When the story first broke on the Chippewa Park moose, the word was, “The moose at Chippewa Park Wildlife Exhibit is fed a diet which includes five gallons of dairy rations per day, plus two gallons of moose maintenence – a blend of grains, apples and carrots – an ample supply of hay and is hand fed poplar leaves and branches (a moose favourite!). He has unlimited access to clean water as well”.
“He eats all his food every day and behaves like a healthy moose. To alley any concerns in the community, arrangements are being made to have a large animal vet come and cofirm that the moose is well”. Chippewa Park officials commented, “Our moose is now five-years-old and came to Chippewa as an orphaned newborn through the MNR. He was bottle-fed and has developed a strong bond with the animal feeder (above) at the Park over the years”.

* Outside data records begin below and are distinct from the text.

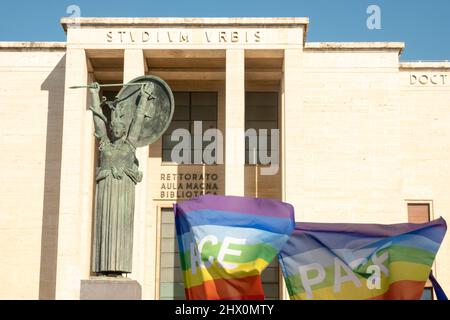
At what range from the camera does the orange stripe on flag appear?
9.32 m

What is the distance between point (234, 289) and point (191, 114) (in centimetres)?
2226

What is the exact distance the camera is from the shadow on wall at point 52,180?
28953 millimetres

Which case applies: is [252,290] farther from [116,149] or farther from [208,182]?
[208,182]

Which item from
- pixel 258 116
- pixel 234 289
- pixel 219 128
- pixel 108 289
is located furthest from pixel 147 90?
pixel 258 116

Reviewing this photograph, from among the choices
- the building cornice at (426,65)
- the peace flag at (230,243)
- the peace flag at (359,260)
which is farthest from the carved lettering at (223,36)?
the peace flag at (230,243)

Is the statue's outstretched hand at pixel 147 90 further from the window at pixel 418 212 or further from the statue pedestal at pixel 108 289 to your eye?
the window at pixel 418 212

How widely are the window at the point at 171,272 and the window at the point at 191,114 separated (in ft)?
8.78

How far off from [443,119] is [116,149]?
21629 millimetres

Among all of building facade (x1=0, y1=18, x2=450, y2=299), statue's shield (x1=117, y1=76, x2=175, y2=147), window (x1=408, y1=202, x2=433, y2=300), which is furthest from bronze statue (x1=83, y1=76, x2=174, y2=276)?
window (x1=408, y1=202, x2=433, y2=300)

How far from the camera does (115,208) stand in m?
11.9

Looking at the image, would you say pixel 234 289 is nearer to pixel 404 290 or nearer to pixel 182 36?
pixel 404 290

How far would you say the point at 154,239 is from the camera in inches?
1184

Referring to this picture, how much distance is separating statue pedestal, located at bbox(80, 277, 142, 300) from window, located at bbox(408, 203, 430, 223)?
20737 mm

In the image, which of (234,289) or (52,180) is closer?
(234,289)
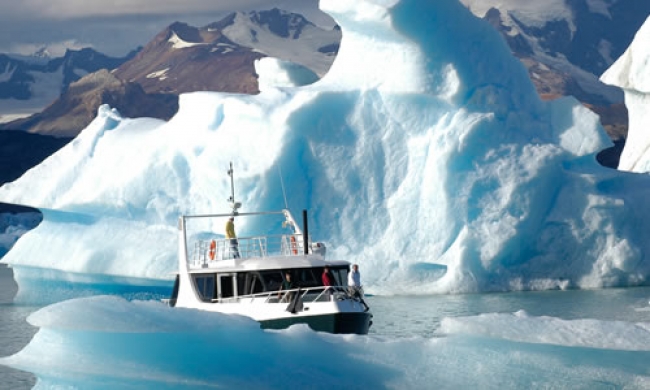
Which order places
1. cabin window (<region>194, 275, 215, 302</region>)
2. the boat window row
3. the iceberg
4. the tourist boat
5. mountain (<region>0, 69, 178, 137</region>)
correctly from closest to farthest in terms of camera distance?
1. the tourist boat
2. the boat window row
3. cabin window (<region>194, 275, 215, 302</region>)
4. the iceberg
5. mountain (<region>0, 69, 178, 137</region>)

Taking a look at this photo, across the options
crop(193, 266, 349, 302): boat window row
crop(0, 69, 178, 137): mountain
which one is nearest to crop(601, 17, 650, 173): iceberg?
crop(193, 266, 349, 302): boat window row

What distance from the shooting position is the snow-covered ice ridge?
25016 millimetres

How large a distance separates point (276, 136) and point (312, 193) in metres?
1.61

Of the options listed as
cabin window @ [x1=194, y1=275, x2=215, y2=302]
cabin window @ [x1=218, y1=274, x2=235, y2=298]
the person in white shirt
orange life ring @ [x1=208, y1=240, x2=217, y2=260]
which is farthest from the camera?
orange life ring @ [x1=208, y1=240, x2=217, y2=260]

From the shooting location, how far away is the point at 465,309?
21891mm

The moose died on Aug. 27. It had spent nearly its entire life at Chippewa – the moose, along with a sibling, was brought there when it was just a few weeks old after its mother was struck and killed by a vehicle. The second moose died shortly after its arrival at Chippewa.
Dr. Matyasovszky said the moose showed signs of poor body condition and loose manure, both of which are “very common” among the captive moose population, and are linked to the difficult nutritional requirements.
“We were very sad to see this animal pass away,” said Paul Fayrick – Manager, Parks Division. “It had been a staple of the Chippewa facility for many years, and our staff there cared about it a great deal.”
Fayrick said that, due to the difficulties associated with raising a captive moose, it is “unlikely” the Chippewa zoo will bring in another moose in the future.
Local veterinarians have begun a more rigorous inspection program at the Chippewa zoo, and will inspect animals there on a monthly basis. Previously, veterinarians were called in on an as-needed basis.